====== Selected extract ======

Retail prices for many of the most commonly-used brand name drugs by older adults rocketed upward by an average of 8.4 percent in 2017, outstripping the general inflation rate of 2.1 percent. The annual average cost of therapy for just one brand name drug increased to almost $6,800 in 2017.
For more than a decade, brand name drug prices have exceeded the general inflation rate of other consumer goods by a factor of two-fold to more than 100-fold, according to the new “Rx Price Watch Report: Trends in Retail Prices of Prescription Drugs Widely Used by Older Americans: 2017 Year-End Update” released today by AARP Public Policy Institute.
If retail drug price changes had been limited to the general inflation rate between 2006 and 2017, the average annual cost of therapy for one brand name drug in 2017 would have been $2,178 instead of $6,798. For the average senior taking 4.5 medications each month, this would translate into an annual cost of therapy that is almost $21,000 less than the actual average cost of therapy in 2017 ($9,801 vs. $30,591).

======

§ Tasks to perform:
(1) List every dollar amount that appears in the text on brand name drug prices, in the order it appears.
(2) Retype the text on brand name drug prices from "Retail prices for" up to and including "Public Policy Institute.".

====== Record set ======

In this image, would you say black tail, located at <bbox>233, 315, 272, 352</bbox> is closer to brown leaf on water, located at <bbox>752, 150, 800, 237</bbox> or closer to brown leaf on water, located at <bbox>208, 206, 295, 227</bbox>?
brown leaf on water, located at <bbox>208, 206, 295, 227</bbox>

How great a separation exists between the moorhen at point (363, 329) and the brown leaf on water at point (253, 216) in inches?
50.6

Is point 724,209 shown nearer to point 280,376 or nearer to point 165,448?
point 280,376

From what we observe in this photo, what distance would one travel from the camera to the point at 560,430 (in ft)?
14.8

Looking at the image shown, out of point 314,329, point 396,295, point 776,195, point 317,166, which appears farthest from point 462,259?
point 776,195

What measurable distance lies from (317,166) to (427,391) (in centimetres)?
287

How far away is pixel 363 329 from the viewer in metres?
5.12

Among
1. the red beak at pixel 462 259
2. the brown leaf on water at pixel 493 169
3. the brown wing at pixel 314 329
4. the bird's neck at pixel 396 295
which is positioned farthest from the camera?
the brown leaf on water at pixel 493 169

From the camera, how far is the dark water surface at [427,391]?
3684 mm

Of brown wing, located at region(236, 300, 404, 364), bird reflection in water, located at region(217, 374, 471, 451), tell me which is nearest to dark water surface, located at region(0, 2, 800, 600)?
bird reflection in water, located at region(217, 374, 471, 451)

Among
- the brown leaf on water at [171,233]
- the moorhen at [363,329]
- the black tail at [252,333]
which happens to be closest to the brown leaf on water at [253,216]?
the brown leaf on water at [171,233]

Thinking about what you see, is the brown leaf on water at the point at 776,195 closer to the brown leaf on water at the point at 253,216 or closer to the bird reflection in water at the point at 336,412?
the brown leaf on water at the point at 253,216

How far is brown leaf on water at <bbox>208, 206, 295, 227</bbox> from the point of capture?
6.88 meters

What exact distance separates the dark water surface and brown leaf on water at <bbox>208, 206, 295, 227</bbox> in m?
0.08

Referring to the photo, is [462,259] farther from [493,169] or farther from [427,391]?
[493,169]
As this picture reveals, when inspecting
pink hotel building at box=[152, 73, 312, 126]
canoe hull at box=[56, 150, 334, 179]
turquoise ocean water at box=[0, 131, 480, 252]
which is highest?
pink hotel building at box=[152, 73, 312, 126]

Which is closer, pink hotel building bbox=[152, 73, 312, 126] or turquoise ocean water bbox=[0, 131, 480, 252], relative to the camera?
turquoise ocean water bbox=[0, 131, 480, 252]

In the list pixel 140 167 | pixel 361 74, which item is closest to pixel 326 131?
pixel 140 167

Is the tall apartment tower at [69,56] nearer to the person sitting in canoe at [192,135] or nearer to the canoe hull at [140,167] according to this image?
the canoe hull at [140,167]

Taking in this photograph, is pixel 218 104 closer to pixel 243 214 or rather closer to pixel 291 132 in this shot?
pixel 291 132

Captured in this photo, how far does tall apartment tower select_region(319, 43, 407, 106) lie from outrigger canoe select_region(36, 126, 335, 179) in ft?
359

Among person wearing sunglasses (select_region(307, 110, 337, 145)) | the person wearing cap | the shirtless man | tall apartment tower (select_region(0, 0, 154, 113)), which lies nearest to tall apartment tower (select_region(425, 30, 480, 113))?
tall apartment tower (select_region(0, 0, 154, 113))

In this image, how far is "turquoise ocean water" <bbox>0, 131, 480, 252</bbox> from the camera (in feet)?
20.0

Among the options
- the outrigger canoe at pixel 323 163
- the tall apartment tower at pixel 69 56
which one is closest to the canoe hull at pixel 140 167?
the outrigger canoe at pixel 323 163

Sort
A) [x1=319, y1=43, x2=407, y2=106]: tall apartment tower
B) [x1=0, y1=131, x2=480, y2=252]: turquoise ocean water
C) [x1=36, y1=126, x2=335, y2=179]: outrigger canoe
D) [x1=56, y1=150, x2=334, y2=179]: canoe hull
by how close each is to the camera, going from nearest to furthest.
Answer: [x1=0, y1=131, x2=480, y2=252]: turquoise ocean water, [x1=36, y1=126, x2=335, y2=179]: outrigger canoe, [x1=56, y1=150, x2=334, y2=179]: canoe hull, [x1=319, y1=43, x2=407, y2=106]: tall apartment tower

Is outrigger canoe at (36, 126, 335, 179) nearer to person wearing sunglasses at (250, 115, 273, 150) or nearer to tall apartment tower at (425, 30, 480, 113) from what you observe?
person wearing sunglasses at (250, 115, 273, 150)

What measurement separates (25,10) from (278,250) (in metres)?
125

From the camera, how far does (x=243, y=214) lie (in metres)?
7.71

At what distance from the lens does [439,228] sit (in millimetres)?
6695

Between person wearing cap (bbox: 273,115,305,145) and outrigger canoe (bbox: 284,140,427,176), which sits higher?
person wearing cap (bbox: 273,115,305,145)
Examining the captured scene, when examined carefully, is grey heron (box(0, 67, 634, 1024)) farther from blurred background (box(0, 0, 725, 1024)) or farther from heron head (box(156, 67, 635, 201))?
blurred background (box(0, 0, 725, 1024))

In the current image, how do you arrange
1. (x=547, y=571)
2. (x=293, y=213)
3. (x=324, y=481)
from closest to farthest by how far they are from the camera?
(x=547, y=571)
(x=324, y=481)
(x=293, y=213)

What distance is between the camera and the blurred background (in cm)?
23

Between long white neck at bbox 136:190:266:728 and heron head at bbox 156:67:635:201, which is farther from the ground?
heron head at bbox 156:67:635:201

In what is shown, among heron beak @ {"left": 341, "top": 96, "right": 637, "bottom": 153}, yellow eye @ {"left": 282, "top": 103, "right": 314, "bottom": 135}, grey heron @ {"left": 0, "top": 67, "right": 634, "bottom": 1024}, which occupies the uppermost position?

======

§ Activity answers:
(1)
$6,800
$2,178
$6,798
$21,000
$9,801
$30,591

(2)
Retail prices for many of the most commonly-used brand name drugs by older adults rocketed upward by an average of 8.4 percent in 2017, outstripping the general inflation rate of 2.1 percent. The annual average cost of therapy for just one brand name drug increased to almost $6,800 in 2017.
For more than a decade, brand name drug prices have exceeded the general inflation rate of other consumer goods by a factor of two-fold to more than 100-fold, according to the new “Rx Price Watch Report: Trends in Retail Prices of Prescription Drugs Widely Used by Older Americans: 2017 Year-End Update” released today by AARP Public Policy Institute.